• SHORT EXERCISE
Rewrite the rows below, replacing every "sunglasses" with "eyewear" and leaving everything else unchanged.

━━━━

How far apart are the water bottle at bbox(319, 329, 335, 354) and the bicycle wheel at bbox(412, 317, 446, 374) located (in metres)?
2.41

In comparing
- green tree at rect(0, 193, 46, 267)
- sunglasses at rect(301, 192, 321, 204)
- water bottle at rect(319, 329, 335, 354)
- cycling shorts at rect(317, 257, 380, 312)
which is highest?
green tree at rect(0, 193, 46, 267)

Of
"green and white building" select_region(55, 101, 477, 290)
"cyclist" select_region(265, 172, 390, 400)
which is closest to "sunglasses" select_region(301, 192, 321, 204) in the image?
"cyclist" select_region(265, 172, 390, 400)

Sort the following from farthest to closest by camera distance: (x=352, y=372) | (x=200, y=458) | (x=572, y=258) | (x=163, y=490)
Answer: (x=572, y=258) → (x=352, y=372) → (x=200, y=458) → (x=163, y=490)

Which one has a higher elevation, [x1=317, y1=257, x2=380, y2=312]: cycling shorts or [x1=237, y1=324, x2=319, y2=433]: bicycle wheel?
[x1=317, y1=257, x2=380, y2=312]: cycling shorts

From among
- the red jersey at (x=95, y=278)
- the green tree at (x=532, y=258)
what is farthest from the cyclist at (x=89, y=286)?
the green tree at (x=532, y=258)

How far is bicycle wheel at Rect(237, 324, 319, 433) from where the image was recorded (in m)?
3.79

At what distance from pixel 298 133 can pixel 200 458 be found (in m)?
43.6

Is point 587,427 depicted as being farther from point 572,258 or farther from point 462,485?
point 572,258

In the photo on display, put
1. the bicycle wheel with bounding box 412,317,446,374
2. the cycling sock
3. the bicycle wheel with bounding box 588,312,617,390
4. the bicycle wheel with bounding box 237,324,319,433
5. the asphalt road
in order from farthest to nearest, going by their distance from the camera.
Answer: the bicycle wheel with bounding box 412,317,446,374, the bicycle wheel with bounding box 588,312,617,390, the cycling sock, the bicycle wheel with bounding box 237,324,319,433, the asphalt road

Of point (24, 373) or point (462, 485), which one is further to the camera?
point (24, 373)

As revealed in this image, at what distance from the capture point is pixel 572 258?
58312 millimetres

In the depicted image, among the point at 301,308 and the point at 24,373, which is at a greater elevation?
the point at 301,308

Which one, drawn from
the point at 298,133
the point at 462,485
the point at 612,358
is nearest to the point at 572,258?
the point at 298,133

━━━━

• REPLY
How far apart are the water bottle at bbox(319, 329, 335, 354) and the bicycle wheel at bbox(412, 317, 446, 374) located (in metres)?
2.41

In comparing
- green tree at rect(0, 193, 46, 267)
- eyewear at rect(301, 192, 321, 204)
- water bottle at rect(319, 329, 335, 354)
- cycling shorts at rect(317, 257, 380, 312)
which is highest?
green tree at rect(0, 193, 46, 267)

Of
"green and white building" select_region(55, 101, 477, 290)
"cyclist" select_region(265, 172, 390, 400)
which is closest to "eyewear" select_region(301, 192, 321, 204) in the image?
"cyclist" select_region(265, 172, 390, 400)

Sort the following from farthest to closest by camera distance: (x=352, y=372) | (x=200, y=458) | (x=572, y=258) | (x=163, y=490)
Answer: (x=572, y=258) → (x=352, y=372) → (x=200, y=458) → (x=163, y=490)

Which one has a higher elevation, [x1=317, y1=257, x2=380, y2=312]: cycling shorts or [x1=237, y1=324, x2=319, y2=433]: bicycle wheel?
[x1=317, y1=257, x2=380, y2=312]: cycling shorts

From among
- the red jersey at (x=95, y=278)
- the green tree at (x=532, y=258)
what is farthest from the cyclist at (x=89, y=286)?
the green tree at (x=532, y=258)

How far is bicycle wheel at Rect(237, 324, 319, 433) from where the image was recorded (in m)?
3.79

At what distance from pixel 298 133 can pixel 200 458 be found (in m)?
43.6

Is point 587,427 depicted as being farther from point 572,258 or farther from point 462,485?
point 572,258

In the photo on display, put
1. the bicycle wheel with bounding box 412,317,446,374
2. the cycling sock
3. the bicycle wheel with bounding box 588,312,617,390
4. the bicycle wheel with bounding box 237,324,319,433
5. the asphalt road
in order from farthest to nearest, going by their distance from the camera.
Answer: the bicycle wheel with bounding box 412,317,446,374, the bicycle wheel with bounding box 588,312,617,390, the cycling sock, the bicycle wheel with bounding box 237,324,319,433, the asphalt road

Of point (24, 373) or point (462, 485), which one is further to the camera?
point (24, 373)

As revealed in this image, at what distance from the capture point is pixel 572 258?
58312 millimetres

In the depicted image, among the point at 301,308 and the point at 24,373, which is at a greater elevation?
the point at 301,308

Which one, drawn from
the point at 298,133
the point at 462,485
the point at 612,358
is nearest to the point at 572,258?
the point at 298,133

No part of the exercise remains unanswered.